# $P ⇒ (Q ∨ S)$ , how can I prove $Q$?

I'm asking this in the context of a logical programming language similar to Prolog.

Say I have the rule $P ⇒ (Q ∨ S)$ . How would I go about proving the truth value of $Q$, assuming I know the values of $S$ and $P$, and possibly other information.

I've thought about it and found that I could prove that $Q$ is True for $(P ∧ ¬S)$ , in other words $Q$ must be True if $P$ is True and $S$ is False. However I can't seem to figure out what to do if $S$ is True.

Any help is appreciated !

edit : thanks @ervx for pointing out $P ⇒ Q ∨ S$ vs $P ⇒ (Q ∨ S)$

• I assume you want $P\implies (Q\vee S)$ above. – ervx Apr 21 '16 at 20:19

Note that $P\implies (Q\vee S)$ is equivalent, as you pointed out, to $(\neg P\vee S)\vee Q$. Thus, to show that $Q$ is true, given only this information, you must show that $(\neg P\vee S)$ is false; i.e., that $P$ is true and $S$ is false. Without any more information, there is not way to conclude for sure that $Q$ is true.

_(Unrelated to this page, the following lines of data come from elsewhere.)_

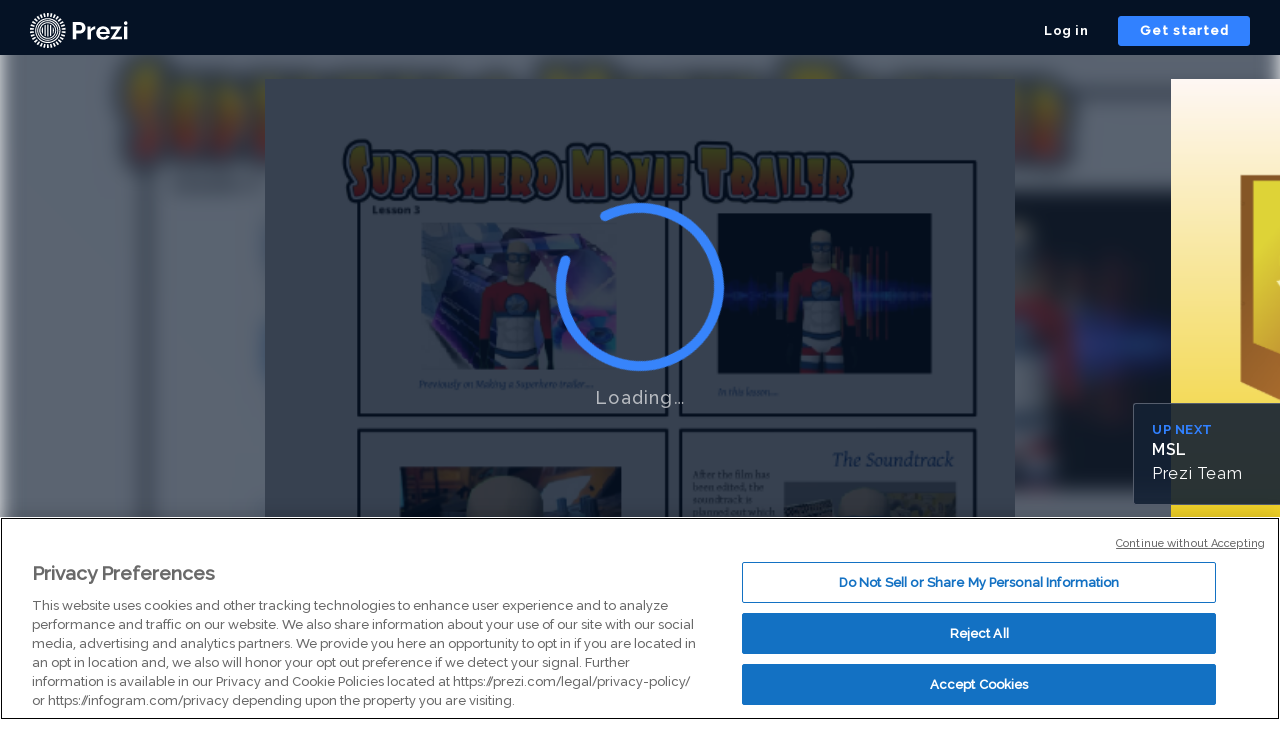

--- FILE ---
content_type: text/css
request_url: https://assets.prezicdn.net/assets-versioned/prezipage-versioned/v0.1.0-46-ge7f2ecf3-r20339917199a1/CACHE/css/output.280f7abba376.css
body_size: 427
content:
#signup_popup{padding:20px 24px 24px 24px;z-index:1032;display:none;background:#FFFFFF;border-radius:8px;width:392px;position:fixed;right:30px;top:15px;box-shadow:0 1px 2px rgba(0,0,0,0.05)}#signup_popup #signup_popup_close{background:none;border:none;position:absolute;right:30px;top:20px;width:20px;height:20px;cursor:pointer}#signup_popup label{margin:0;font-family:"RalewayBold",Helvetica,sans-serif;font-size:20px;line-height:24px;letter-spacing:0.25px;color:#152235}#signup_popup input{margin:20px 0 12px 0}#signup_popup button{width:100%;font-size:16px;letter-spacing:0.5px;height:48px}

If $P$ and $S$ are true, then $Q$ could indeed be false and the statement $P\implies (Q\vee S)$ would still be true.
A more compact way of seeing this is simply that $\bot \lor S \iff S$. So $P \Rightarrow S$ is equivalent to $P \Rightarrow (\bot \lor S)$ which is to say $Q$ need not be true if $P \Rightarrow S$ holds (though, of course, $Q$ still could be true).